The judge of the Criminal Chamber of the Supreme Court Pablo Llarena, instructor of the ‘trial’ file, argued this Wednesday that accusing the superior court of going too far by not applying the amnesty law is telling. “through ignorance or crude legal training”.

“To say that the judiciary, in general, and the Supreme Court, in particular, exceeds its limits when interpreting the amnesty law, to decide whether or not it should apply to a specific person, cannot be said only through ignorance or rudimentary legal training,” Llarena said during a lecture he gave at the Royal Academy of Physicians of Spain.

Judge Llarena explains the TS’s interpretation of amnesty

The trial instructor explained the decisions adopted by the Supreme Court on the amnesty law before a hearing attended by the president of the Criminal Chamber, Manuel Marchena.

He focused in particular on High Court arguments to exclude embezzlement offense from amnesty committed by convicted former senior officials of the Catalan government and for which former president Carles Puigdemont, a fugitive from justice, is being prosecuted.

“Absolute predictability”

The interpretation made by the Supreme Court, declared the magistrate, This is due to the wording that the legislator gave to the law. of amnesty and was of “absolute objective foreseeability”, since it was interpreted “in accordance with the normal meaning of the words” and what the TS said “over 200 years of jurisprudence”.

Llarena stressed that, unlike other crimes included in the scope of the amnesty law (disobedience, public disturbances, attacks against agents of authority…), which are amnestied unconditionally, in case of embezzlement The legislator introduced an element which exempts amnesty when there was a “goal of enrichment”.

The same concrete law according to which enrichment must be understood as obtaining a “personal benefit of a patrimonial nature”.

“The etymological meaning of becoming rich is to have more: more money or more things. There is an increase in assets when one acquires things and approves payment to the Administration. By example,” he explained, “if I approve the expenses of my house on behalf of I have submissions to the court a financial advantage, because if I take care of these expenses, I have to pay a monetary sum. Likewise if I charge the Court with the travel of a group of judges to Luxembourg to visit the CJEU and I decide to do so of my own free will. “There is a personal benefit, shared with all the judges who enjoy the journey.”

Embezzlement

He added that, in the case of the “trial”, the expenses of the 1-O independence referendum were charged to the public treasury, held by the “simple will” of its organizers, without having powers, against the Constitution and the Statute. . Catalan and violating the prohibitions established by the Constitutional Court and the Superior Court of Justice of Catalonia. “There was no collective benefit. There was a personal benefit, shared with other people, like during the judges’ trip.”
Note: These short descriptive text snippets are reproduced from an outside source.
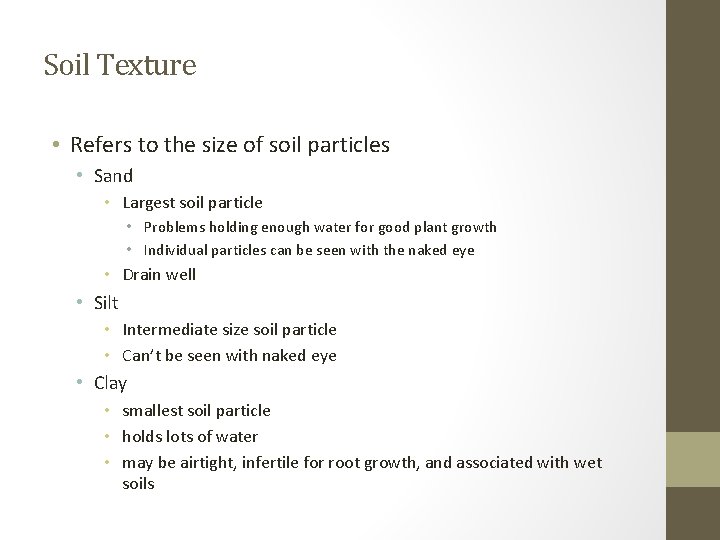 Soil Texture • Refers to the size of soil particles • Sand • Largest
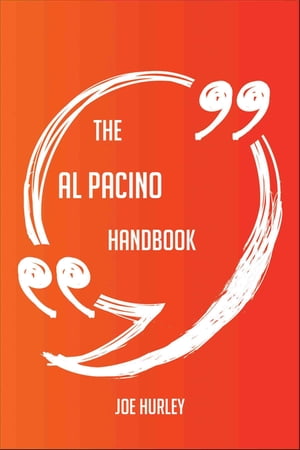 The Al Pacino Handbook - Everything You Need To Know About Al Pacino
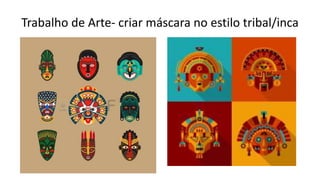 Trabalho de Arte- criar máscara no estilo tribal/inca
 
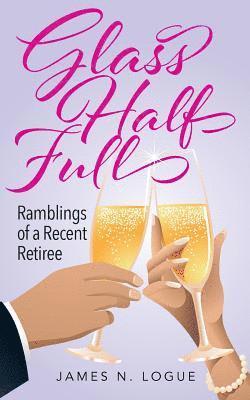 James N Logue, James N. Logue - Glass Half Full, Häftad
Llarena stressed that when it comes to embezzlement, The Supreme Court “has always given the same answer“It is a crime if the perpetrators steal public funds, acquire assets with public funds, or benefit from services charged with public funds.”

“The Supreme Court’s interpretation It’s so solid that I am not right to think that, in accordance with the criteria of the Constitutional Court, it will be possible to modify it,” declared the magistrate.

“I would not bet that the TC, in interpreting an ordinary law and using concepts of European Union law already defined by the CJEU, will reach a significantly different conclusion than the Supreme Court,” Llarena said. declared that it had not given “great effective scope” to possible amparo appeals that could be filed due to the non-application of the amnesty for embezzlement.